A Shareholder Resolution on Executive Pay and Downsizing

WHEREAS, despite record profitability in the 1990s, U.S. corporations have laid off record numbers of workers, arguing that cost-cutting is one key to long-term competitiveness and increased profitability;

WHEREAS, only 44% of firms that downsized employees saw a rise in operating profits, according to a 1992 study by the American Management Association. The same study found that only 31% of corporate downsizers experienced productivity gains following the layoffs, while 77% experienced deterioration in employee morale. A second study of 1,000 large companies conducted by the Wyatt Company found that less than one-third of the companies surveyed hit profit targets projected at the time of the restructuring.

WHEREAS, in July, 1998 Huffy Corporation closed its Celina, Ohio plant, eliminating the jobs of 975 employees, many of whom had decades of services with the company. The company justified this plant closing by explaining the need to cut costs. Yet while cost cutting on the factory floor was disrupting the lives of workers, costs in the executive suite rose handsomely. For the year 1998, Huffy's CEO saw his cash compensation rise 11.4% over 1997;

WHEREAS, as a consumer products company, Huffy is dependent on its customers having both sufficient disposable income to purchase its products and sufficient leisure time to enjoy its products. Widespread downsizing has played a significant role in two important trends: 1) the average manufacturing worker in America has received an inflation-adjusted wage increase of just 5.5% since 1990; 2) the average employee worked 83 more hours in 1998 than in 1980 - a loss of more than two weeks of leisure time.

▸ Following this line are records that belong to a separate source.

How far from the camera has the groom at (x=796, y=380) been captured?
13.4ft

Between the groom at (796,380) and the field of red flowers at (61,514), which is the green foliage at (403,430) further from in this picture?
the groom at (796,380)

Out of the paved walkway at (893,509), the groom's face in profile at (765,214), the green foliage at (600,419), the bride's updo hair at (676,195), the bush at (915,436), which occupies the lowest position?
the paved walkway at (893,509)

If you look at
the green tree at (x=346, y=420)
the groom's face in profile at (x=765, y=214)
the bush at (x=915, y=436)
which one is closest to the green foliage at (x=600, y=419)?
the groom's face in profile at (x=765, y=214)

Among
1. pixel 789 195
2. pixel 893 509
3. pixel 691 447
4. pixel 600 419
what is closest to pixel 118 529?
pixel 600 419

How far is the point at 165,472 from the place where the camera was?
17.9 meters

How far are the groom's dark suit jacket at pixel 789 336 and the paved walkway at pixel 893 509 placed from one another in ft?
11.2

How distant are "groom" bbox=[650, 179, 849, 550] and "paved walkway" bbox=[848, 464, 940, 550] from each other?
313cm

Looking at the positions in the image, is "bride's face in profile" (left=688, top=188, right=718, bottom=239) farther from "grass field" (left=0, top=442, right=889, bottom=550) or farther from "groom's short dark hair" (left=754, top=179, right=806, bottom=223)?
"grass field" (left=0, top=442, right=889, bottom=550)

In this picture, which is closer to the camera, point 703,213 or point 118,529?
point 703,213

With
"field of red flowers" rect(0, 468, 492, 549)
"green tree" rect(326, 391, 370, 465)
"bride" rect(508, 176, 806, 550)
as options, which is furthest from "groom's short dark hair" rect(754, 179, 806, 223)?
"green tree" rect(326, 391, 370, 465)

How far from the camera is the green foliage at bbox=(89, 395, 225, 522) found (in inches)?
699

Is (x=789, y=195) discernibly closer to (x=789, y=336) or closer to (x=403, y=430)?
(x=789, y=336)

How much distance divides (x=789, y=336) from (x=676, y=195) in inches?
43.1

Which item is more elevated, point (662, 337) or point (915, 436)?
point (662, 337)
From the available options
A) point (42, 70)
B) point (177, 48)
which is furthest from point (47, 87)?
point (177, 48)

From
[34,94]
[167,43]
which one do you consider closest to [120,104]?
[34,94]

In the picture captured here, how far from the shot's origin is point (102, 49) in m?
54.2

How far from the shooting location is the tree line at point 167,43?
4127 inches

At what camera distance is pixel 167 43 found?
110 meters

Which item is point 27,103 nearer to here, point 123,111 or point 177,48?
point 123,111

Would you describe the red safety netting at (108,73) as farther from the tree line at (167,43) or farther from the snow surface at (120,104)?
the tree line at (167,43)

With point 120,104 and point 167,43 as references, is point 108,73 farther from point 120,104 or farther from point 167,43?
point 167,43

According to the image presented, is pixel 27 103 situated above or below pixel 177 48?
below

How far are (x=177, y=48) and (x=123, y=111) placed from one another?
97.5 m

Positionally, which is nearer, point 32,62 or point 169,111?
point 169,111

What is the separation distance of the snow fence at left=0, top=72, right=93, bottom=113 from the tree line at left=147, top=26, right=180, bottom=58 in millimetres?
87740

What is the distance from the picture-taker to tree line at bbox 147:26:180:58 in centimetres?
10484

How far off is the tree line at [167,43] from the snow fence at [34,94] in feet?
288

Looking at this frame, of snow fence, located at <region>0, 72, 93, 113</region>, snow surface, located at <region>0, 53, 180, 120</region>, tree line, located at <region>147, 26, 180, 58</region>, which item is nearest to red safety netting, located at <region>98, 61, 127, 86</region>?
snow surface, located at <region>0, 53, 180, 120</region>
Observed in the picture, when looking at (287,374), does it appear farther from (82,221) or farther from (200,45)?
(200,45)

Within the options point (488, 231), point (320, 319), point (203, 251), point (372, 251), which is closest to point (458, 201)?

WHEREAS, since the Celina plant closing, Huffy's profits have continued to wither. Two additional bicycle plants have been closed, resulting in job loss for 600 additional Huffy employees. Shareholders have also suffered. Huffy's stock price declined 41% from the date of the Celina plant closing through October 19, 1999. During this same period, the S&P 500 stock index rose more than 12%;

WHEREAS, we believe that asking employees to sacrifice, while at the same time rewarding executives, sends a mixed message to employees, suppliers and shareholders. We believe that business success over the long term is enhanced when business is viewed as a shared enterprise in which both the rewards and sacrifices are equitably shared among all employees;

WHEREAS, corporate leaders should have a long-term view when making management decisions. If decisions to cut costs are in the long-term best interest of the company, executives should be willing to defer their rewards until positive results are demonstrated. Rewarding cost-cutting executives for potentially good future performance is in conflict with standards of good corporate governance.

RESOLVED, shareholders request that the Board adopt an executive compensation policy that freezes the pay of corporate officers during periods of downsizing in which the lesser of 5% of the company's workforce or 200 workers lose their jobs. This pay freeze shall continue for a one-year period following the completion of the layoffs.